BEGIN GIVEN DATA

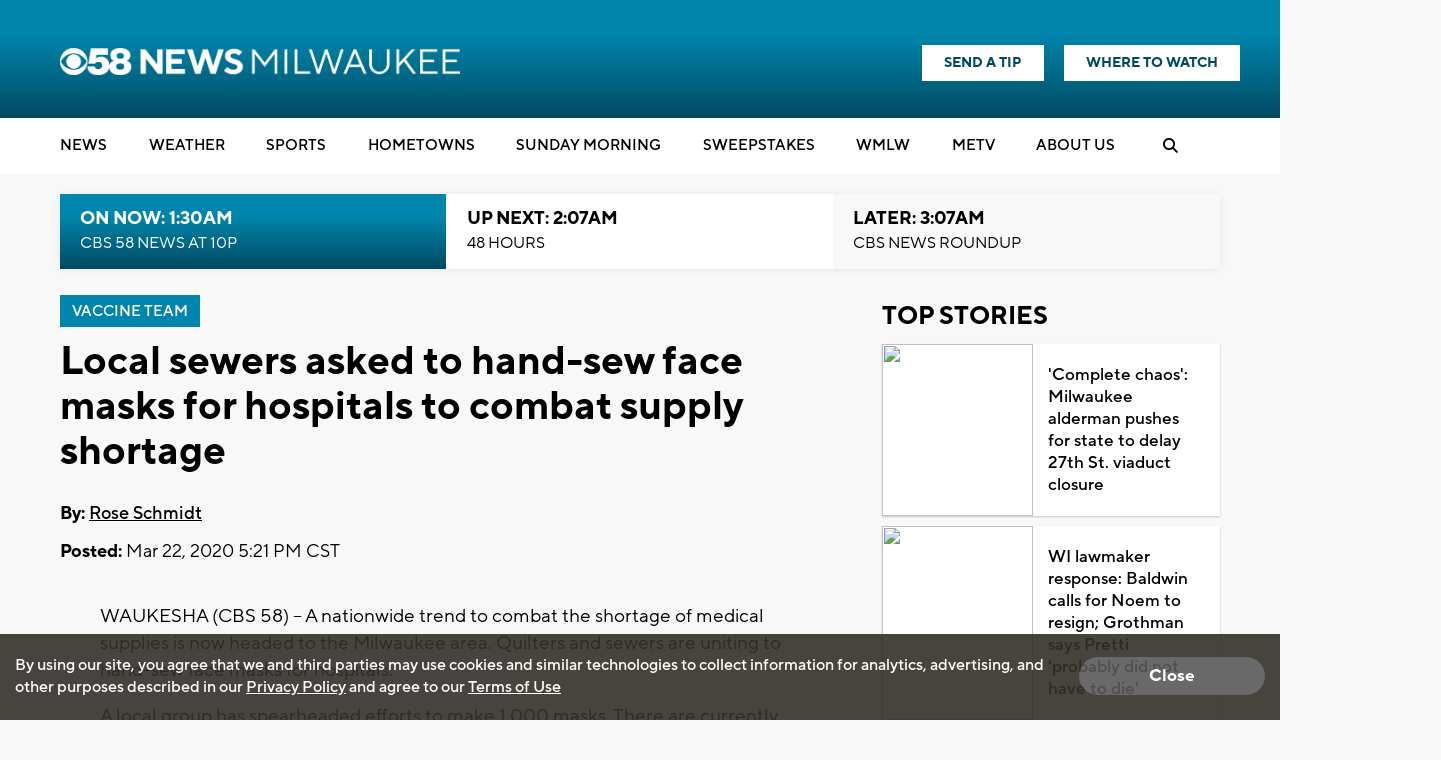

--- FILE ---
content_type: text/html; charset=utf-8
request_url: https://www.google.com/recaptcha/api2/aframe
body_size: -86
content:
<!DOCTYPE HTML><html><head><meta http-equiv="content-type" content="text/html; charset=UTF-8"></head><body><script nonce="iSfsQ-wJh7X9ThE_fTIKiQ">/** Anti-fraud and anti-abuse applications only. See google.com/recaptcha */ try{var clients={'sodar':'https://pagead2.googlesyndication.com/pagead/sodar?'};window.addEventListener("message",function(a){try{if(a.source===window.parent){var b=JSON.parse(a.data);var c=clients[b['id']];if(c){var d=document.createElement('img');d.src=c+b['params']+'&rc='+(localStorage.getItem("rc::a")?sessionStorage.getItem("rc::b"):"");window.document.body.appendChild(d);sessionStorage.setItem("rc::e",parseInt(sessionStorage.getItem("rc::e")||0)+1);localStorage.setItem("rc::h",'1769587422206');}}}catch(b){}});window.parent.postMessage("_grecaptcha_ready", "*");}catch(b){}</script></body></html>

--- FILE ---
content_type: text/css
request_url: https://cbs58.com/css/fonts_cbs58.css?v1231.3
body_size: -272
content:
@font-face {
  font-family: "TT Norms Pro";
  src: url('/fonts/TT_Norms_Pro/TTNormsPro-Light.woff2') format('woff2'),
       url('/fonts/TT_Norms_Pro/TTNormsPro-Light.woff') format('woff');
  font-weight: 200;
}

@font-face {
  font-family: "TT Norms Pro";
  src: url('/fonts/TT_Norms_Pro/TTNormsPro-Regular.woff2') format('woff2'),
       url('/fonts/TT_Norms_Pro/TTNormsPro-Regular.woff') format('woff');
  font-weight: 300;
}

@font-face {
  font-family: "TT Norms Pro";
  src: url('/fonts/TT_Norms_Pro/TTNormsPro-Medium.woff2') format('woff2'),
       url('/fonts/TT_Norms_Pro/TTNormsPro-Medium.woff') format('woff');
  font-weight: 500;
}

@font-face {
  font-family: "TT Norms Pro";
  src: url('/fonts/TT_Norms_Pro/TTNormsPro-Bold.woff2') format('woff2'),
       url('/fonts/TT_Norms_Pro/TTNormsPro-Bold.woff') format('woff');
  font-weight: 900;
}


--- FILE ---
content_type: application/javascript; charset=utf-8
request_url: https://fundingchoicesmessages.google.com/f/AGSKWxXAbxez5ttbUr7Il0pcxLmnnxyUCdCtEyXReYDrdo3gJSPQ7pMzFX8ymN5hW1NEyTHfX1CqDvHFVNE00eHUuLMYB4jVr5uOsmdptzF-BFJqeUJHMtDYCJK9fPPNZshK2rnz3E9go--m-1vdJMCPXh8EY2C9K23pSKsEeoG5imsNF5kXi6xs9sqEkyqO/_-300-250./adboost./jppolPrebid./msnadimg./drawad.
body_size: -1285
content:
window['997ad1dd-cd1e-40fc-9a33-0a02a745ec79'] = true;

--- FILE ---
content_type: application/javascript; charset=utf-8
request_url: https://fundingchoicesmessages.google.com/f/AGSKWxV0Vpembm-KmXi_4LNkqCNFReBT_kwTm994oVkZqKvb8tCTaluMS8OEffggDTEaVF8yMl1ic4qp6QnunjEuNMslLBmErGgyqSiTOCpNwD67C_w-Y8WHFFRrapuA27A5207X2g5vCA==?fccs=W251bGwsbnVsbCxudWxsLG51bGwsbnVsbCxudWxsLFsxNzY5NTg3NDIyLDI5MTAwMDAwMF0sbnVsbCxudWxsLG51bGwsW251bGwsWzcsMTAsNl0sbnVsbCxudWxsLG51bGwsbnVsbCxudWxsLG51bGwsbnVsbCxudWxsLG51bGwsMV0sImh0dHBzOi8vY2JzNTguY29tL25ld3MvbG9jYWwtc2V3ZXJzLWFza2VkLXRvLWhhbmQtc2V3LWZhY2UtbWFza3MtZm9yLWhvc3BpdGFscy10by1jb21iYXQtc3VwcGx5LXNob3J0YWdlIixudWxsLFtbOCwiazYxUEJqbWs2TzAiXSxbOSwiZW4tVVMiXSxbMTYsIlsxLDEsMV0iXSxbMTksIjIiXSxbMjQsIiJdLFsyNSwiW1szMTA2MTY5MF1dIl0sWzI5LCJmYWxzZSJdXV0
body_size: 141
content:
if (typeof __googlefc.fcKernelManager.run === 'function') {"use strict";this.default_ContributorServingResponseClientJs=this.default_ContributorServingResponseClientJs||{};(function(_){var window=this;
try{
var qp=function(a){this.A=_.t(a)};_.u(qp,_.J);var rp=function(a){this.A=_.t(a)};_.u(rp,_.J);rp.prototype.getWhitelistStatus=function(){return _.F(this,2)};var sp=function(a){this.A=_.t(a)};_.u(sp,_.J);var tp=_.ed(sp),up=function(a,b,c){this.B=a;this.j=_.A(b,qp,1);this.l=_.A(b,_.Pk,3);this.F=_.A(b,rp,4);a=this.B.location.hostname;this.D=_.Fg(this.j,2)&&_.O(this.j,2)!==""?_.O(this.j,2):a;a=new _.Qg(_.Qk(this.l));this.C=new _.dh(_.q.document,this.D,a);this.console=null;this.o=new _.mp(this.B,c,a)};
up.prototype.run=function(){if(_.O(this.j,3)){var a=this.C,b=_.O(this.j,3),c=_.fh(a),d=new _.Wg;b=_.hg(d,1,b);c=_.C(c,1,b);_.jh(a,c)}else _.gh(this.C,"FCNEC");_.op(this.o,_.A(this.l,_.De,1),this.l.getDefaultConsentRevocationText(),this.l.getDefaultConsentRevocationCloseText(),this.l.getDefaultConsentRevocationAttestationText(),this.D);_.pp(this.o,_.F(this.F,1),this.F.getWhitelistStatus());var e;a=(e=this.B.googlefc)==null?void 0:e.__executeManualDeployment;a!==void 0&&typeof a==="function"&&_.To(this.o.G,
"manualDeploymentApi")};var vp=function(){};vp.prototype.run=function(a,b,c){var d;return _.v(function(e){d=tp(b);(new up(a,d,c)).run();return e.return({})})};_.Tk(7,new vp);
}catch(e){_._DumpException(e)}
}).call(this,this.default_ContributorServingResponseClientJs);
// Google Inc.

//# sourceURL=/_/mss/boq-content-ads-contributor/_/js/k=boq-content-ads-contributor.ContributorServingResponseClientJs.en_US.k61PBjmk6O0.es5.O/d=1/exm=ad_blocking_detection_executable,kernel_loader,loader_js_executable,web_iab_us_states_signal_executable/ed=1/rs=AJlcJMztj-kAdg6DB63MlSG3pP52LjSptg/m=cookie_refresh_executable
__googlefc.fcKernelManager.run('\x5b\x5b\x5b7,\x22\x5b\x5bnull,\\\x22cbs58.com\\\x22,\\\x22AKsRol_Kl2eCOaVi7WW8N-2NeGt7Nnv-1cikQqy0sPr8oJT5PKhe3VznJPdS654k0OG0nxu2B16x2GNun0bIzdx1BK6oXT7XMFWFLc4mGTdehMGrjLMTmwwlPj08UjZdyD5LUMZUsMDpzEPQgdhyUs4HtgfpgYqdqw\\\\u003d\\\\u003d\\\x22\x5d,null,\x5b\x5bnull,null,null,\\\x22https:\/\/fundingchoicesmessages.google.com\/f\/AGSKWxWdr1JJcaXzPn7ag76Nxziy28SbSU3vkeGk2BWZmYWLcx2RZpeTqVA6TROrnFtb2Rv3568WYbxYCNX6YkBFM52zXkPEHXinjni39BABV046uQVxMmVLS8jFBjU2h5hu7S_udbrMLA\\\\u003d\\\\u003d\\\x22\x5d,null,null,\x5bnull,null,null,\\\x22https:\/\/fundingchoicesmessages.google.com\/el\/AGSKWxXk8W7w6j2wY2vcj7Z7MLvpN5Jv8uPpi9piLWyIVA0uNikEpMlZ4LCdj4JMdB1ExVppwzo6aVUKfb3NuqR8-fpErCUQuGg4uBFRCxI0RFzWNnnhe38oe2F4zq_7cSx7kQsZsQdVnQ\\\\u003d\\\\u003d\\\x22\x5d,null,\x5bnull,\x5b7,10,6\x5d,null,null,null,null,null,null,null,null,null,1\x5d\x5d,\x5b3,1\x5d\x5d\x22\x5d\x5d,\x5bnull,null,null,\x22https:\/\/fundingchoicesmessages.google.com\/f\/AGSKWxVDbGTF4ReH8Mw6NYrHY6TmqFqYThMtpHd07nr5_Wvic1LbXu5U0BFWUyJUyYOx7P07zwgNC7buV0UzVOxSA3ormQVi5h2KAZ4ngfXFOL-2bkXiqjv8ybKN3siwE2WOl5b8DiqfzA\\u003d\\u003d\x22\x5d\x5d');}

END GIVEN DATA

**WORK TO COMPLETE:**
Which lines above carry the string "Bold"? Copy those lines.

**RESULT FOR THIS EXERCISE:**
  src: url('/fonts/TT_Norms_Pro/TTNormsPro-Bold.woff2') format('woff2'),
       url('/fonts/TT_Norms_Pro/TTNormsPro-Bold.woff') format('woff');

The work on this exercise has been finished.